Yes. Go to a respiratory Hub, then the pub, hug some trendy dogs, then have a few cigarettes, and stand in the cold singing Barmy Army chants and Three Lions whatevers. Can’t wait for winter. Everyone with a cough and chest pain should be illict drug tested. See what that shows.

L B 28 October, 2022 5:13 pm

Patrufini Duffy – could you please, please give it a rest…..

Dylan Summers 29 October, 2022 8:18 am

What I want to see is a triage algorithm for cough / pneumonia in adults analogous to Centor for sore throat.

NICE says no antibiotic required unless pneumonia suspected, but there are no diagnostic guidelines for diagnosing pneumonia in primary care. Not from NICE, not anywhere that I’ve been able to discover: all the diagnostic criteria I can find refer to CXR findings.

It seems amazing that an antibiotic prescribing decision that a clinician may end up making a dozen times a day is left to clinical intuition. If we had a tickbox score chart we could head off many of these consultations at triage stage.

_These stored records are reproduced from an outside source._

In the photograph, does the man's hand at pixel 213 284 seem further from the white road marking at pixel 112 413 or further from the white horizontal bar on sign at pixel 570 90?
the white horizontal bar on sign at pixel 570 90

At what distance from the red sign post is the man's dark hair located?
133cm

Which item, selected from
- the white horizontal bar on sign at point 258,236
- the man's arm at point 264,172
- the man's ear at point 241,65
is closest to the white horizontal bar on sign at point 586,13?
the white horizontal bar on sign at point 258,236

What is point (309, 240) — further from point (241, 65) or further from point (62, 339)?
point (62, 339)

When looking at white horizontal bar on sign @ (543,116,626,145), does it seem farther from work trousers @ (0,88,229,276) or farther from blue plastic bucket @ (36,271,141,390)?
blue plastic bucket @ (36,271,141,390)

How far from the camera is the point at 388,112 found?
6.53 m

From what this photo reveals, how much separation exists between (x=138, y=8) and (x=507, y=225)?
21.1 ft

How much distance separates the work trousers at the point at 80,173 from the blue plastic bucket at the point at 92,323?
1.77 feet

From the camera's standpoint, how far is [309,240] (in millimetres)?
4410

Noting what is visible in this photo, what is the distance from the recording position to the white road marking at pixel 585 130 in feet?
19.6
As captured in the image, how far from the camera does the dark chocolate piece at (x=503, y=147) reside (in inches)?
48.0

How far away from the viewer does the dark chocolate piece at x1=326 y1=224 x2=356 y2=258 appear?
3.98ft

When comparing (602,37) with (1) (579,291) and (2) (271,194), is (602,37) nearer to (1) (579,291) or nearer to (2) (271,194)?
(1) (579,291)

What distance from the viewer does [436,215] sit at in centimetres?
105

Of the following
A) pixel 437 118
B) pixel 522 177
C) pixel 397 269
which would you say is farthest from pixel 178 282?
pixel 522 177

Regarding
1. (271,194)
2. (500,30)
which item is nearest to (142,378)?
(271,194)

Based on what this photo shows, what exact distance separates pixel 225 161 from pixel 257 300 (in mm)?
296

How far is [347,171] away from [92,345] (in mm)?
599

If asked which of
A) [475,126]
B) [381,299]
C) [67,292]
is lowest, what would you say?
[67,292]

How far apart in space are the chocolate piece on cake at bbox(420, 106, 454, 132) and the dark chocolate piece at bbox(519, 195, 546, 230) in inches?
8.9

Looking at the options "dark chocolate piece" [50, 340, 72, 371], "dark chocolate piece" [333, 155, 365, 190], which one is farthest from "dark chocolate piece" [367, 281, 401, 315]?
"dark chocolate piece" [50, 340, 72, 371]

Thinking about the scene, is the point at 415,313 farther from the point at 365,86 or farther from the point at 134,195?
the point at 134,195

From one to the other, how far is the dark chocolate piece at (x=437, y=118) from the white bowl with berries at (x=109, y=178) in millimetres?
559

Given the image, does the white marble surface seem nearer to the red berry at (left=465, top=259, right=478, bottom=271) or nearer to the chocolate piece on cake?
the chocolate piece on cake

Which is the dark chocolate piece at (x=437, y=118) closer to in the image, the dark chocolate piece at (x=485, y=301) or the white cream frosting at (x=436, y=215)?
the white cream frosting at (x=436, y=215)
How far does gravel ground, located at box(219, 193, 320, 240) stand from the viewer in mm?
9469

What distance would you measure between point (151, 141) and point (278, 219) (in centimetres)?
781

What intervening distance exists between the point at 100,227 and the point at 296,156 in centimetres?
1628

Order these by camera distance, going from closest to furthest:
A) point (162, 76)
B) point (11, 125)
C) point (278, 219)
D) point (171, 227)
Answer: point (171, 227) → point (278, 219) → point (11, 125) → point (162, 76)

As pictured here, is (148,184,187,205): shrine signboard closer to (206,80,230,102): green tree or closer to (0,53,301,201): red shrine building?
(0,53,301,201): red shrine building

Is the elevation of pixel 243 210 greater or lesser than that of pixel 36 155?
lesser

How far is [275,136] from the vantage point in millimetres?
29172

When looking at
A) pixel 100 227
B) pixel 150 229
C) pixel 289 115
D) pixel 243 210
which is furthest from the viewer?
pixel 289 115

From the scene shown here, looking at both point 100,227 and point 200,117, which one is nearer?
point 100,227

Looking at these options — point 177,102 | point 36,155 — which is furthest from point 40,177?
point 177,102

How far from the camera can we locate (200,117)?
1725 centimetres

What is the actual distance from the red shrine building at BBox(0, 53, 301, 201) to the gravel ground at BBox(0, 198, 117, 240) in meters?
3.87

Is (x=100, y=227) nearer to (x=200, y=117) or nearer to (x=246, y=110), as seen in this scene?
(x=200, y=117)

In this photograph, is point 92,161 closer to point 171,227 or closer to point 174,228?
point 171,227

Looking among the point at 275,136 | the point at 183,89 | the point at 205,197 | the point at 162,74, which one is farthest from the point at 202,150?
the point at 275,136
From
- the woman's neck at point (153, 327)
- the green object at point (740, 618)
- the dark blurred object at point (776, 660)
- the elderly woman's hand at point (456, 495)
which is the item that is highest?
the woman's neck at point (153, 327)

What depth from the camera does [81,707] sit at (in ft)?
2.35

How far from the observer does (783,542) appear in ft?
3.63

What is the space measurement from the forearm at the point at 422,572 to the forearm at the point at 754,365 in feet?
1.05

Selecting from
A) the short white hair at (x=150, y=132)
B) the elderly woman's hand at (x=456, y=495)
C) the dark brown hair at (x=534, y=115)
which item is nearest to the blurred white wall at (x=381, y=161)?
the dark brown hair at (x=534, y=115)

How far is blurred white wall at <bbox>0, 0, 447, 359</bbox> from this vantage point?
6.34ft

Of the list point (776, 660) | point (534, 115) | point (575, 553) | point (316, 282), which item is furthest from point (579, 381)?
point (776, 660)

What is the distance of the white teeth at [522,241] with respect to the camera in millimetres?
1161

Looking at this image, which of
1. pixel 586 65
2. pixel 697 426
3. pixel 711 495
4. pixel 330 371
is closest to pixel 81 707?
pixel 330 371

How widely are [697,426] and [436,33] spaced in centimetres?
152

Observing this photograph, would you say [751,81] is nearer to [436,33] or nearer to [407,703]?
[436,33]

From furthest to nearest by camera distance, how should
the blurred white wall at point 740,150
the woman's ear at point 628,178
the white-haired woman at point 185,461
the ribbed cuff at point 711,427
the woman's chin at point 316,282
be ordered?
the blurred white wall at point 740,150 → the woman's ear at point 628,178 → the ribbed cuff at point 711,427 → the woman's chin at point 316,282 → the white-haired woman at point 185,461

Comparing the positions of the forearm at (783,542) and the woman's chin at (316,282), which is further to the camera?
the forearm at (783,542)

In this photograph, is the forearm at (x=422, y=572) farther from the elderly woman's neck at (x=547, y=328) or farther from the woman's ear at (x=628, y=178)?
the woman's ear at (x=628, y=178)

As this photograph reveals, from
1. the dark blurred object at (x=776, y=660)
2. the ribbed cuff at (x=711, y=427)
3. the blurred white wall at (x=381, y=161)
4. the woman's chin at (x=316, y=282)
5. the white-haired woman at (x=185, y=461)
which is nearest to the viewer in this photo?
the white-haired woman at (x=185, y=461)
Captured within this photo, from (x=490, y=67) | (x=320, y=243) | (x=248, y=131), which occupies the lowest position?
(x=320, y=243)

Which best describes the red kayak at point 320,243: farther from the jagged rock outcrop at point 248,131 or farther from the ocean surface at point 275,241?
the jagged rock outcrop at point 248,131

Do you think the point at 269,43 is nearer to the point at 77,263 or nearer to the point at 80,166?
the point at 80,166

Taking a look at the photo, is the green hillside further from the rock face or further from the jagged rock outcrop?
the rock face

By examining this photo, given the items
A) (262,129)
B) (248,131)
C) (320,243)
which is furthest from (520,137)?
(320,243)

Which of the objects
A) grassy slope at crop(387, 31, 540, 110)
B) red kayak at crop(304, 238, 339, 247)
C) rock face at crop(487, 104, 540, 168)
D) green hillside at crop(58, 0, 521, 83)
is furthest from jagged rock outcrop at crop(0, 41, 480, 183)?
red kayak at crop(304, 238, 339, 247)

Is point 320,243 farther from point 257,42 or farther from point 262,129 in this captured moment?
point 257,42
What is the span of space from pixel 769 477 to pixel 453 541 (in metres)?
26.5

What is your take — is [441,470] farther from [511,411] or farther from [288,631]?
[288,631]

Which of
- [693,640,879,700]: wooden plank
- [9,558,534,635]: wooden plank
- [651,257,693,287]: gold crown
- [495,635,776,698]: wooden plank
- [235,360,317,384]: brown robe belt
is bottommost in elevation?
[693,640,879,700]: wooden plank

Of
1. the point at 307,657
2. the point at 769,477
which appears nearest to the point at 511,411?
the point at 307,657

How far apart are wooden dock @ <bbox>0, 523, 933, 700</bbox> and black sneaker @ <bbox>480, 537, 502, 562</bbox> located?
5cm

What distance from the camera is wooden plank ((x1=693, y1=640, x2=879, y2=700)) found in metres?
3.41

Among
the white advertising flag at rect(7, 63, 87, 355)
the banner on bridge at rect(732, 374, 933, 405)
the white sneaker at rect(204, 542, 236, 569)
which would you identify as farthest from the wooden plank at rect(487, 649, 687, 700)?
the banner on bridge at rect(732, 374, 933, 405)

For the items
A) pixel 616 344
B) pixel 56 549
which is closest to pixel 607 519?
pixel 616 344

(Interestingly, this “gap” in the literature only refers to adults. There is a really useful algorithm for GP remote triage of cough in children on the what0-18 website)

Alice Hodkinson 29 October, 2022 10:07 am

Interestingly I’ve been seeing very little of the usual coughs and colds. The one I saw yesterday had a Sign, so got antibiotics.
I sort of assumed people had got used to dealing with these things better without us.
Or getting antibiotics over the phone which I won’t do.

Dave Haddock 29 October, 2022 8:29 pm

Yen quid to see the doctor would have a miraculous effect on consultation rates for minor illness.

Dave Haddock 29 October, 2022 8:34 pm

“Abnormal findings on auscultation in patients with LRTI strongly predict antibiotic prescribing and this is probably inappropriate for most patients. These results should prompt GPs to consider the extent to which finding ‘crackles/rhonchi on auscultation’ influences their decisions to prescribe antibiotics for their patients with LRTI, and to consider the predictive value of individual clinical signs in reaching evidence-based prescribing decisions.”